• _СПИСОК ЗАДАНИЙ_
A: Перечислите все пороки и состояния, для профилактики которых, согласно тексту о посте, нужна радость во время поста.
B: Продолжите текст о посте, начав сразу после его последнего предложения.

:: ТЕКСТ ДЛЯ ЧТЕНИЯ ::

Интересная мысль как бы в продолжение этого у Евфимия Зигабена: «…Он убеждает выражать свое довольство во время поста знаком радости, чтобы и от людей скрыться, и облегчить тяжесть поста радостью, уничтожающею скорбь», – то есть ради профилактики не только тщеславия и лицемерия, но и уныния, в которое можно впасть от ревности не по разуму.
Следует ли из этого, однако, что великопостное переоблачение противоречит слову Спасителя? В зависимости от ситуации. Безусловно, о том, чтобы игнорировать уставное богослужебное переоблачение, не может быть и речи. Иначе это было бы гордым самочинием, что порочно уже само по себе.
Тем не менее осуществлять это можно по-разному. Дело в том, что критерий адекватности тут проходит не на поверхности, а внутри, в глубине души каждого христианина, особенно, что касается внешнего вида мирян. Можно, и строго соблюдая форму, не противоречить этому слову, а можно, пренебрегая «ритуалом», лишь «по наружности» исполнить заповедь Спасителя, но вопреки ее духу, с гордостью и тщеславием, дескать, вот мы, какие свободные и независимые от предрассудков и условностей, да какие мы чуждые тщеславию, а уж до чего ж Иисусу-то верные – до мельчайшей йоты!..
Мотив и цель – вот главные критерии оценивания всех наших намерений и дел.
И в заключение, несколько слов о литургическом аспекте поста в части приготовления к церковному празднику.

:::
:: ПРЕДОСТАВЛЕННЫЙ МАТЕРИАЛ ::

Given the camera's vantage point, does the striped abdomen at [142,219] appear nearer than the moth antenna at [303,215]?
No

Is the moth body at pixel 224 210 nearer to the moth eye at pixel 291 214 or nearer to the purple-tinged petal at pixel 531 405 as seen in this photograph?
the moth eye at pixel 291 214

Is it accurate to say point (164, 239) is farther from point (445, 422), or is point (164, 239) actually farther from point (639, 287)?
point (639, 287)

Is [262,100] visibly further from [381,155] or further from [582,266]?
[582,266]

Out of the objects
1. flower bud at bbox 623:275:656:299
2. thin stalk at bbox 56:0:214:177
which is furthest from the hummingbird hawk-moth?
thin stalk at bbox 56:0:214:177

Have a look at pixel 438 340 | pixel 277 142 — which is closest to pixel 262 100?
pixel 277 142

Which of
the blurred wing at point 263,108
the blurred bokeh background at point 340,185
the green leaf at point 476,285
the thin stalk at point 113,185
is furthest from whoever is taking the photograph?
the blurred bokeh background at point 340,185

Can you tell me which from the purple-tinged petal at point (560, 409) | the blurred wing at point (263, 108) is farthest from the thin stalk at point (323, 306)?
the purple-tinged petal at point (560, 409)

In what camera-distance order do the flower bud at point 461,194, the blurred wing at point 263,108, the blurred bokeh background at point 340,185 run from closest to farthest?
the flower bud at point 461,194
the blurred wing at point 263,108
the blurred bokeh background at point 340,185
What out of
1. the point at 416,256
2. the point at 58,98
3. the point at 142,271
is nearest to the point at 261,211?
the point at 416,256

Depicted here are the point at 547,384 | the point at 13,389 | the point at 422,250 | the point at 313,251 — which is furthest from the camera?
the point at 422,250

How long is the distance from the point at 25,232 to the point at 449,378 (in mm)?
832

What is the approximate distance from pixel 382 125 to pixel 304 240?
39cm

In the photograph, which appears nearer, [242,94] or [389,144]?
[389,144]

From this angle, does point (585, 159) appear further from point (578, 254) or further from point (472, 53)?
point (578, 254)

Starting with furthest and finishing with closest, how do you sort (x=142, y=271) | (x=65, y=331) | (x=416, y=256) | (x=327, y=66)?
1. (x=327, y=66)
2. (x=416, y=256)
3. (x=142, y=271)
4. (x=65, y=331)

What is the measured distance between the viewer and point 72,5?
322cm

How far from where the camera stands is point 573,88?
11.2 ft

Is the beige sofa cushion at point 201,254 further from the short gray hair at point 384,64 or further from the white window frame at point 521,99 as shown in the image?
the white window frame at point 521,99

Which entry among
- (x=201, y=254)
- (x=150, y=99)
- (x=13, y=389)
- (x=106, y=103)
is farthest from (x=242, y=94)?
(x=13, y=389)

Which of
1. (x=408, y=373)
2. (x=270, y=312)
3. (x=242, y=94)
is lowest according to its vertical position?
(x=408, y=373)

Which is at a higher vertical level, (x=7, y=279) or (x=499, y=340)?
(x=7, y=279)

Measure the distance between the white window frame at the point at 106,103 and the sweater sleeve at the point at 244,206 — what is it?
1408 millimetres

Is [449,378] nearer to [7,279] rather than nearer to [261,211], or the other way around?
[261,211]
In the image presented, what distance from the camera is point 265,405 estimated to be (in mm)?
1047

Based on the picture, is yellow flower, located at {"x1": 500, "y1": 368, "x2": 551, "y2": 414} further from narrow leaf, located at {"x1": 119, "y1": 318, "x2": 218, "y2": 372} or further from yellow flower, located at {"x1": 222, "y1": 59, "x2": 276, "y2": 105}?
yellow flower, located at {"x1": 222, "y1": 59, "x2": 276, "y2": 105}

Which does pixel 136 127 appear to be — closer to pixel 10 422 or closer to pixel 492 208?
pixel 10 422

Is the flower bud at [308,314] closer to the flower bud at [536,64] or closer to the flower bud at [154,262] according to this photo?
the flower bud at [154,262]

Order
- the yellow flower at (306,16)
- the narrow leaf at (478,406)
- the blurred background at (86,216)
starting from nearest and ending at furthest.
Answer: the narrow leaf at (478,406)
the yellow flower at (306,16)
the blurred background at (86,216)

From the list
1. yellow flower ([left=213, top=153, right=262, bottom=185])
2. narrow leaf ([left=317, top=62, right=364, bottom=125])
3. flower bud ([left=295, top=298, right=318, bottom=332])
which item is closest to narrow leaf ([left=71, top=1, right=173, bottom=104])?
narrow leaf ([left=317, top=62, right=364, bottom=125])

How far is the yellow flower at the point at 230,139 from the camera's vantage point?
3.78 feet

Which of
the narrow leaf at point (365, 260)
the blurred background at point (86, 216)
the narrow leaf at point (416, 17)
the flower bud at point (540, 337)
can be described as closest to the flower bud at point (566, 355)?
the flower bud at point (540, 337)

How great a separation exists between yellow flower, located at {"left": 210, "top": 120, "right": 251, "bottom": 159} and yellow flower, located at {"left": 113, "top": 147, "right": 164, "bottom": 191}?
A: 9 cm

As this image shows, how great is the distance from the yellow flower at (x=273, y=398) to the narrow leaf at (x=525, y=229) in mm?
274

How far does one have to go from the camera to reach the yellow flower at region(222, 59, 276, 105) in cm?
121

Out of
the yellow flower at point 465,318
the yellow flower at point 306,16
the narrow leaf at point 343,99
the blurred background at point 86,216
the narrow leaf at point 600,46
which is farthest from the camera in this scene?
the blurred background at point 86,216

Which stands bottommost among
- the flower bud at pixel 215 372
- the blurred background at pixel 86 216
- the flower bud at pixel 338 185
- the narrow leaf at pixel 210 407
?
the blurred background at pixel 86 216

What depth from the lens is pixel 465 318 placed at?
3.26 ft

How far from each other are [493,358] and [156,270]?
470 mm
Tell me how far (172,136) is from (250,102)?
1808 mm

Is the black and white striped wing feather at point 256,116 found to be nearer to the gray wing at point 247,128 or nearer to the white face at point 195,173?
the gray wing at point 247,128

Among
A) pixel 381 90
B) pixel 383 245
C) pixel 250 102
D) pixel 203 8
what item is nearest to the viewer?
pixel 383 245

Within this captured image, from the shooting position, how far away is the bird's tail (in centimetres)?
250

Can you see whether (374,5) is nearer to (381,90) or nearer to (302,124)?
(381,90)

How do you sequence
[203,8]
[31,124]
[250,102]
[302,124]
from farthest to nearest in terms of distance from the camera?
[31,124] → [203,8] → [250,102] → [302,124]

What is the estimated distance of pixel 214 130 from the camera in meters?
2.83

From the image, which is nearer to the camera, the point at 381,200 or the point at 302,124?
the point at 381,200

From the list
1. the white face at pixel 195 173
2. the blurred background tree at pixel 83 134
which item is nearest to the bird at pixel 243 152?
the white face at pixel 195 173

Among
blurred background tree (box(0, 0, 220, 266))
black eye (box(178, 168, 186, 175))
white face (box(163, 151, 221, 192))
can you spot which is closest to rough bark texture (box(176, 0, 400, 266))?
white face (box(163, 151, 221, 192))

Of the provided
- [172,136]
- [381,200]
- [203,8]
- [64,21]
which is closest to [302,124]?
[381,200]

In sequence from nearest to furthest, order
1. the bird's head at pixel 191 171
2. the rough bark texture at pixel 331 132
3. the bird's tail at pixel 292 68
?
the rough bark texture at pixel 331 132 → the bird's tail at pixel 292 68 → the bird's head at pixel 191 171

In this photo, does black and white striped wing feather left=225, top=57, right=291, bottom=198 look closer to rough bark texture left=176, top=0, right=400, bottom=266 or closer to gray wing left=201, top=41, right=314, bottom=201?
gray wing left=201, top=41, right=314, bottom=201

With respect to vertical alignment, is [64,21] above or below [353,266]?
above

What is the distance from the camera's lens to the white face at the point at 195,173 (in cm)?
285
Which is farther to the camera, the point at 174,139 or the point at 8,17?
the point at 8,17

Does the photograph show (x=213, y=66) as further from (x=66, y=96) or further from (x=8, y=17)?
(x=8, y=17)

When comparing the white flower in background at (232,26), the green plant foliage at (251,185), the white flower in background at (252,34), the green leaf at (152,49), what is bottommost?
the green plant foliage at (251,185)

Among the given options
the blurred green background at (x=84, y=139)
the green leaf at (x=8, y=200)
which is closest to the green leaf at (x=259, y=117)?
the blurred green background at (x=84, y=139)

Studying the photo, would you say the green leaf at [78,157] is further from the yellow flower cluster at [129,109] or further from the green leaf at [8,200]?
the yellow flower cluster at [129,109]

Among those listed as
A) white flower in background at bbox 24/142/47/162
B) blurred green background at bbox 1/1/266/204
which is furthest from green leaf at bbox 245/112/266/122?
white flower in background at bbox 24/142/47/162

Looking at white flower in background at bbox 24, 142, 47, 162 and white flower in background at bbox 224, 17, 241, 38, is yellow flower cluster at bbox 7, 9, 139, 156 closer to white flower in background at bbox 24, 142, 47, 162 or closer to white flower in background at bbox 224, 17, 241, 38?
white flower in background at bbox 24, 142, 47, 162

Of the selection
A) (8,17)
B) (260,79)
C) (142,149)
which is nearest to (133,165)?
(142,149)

:::

• _ГОТОВЫЕ РЕШЕНИЯ_
A: Тщеславие, лицемерие, уныние.

B:
Пост – период противоположный празднику. Праздник – это прорыв жизни вечной сквозь временнóе на территорию, казалось бы, безнадежно порабощенную процессу распада, обреченную на смерть, это прорыв жизни в пространство смерти, где все рождается, казалось бы, только для того, чтобы умереть, где с первым криком новорожденного уже начинает тикать обратный отсчет…
Праздник врывается и напоминает, что все это – ложь, шантаж, нацеленный на подавление воли к спасению, воли к употреблению усилий, без которых Царства Божия не достичь; это ложь, это всего лишь врѐменное и временнóе, а Господь державу смерти уже разрушил, осталось только определиться, с Ним ли ты, и если да, то и над тобой смерть властна лишь физически, да и то ненадолго…
Праздник врывается и приобщает нас вечности, давая почувствовать небесную радость, когда-то вторгшуюся в наш мир в конкретный исторический момент как событие Домостроительства нашего спасения, событие, не ушедшее безвозвратно в прошлое, но пребывающее в вечности, и из вечности вновь и вновь прорывающееся к нам, и нас, живущих во времени, приобщающее вечности – это ее глоток, вдох небесной жизни.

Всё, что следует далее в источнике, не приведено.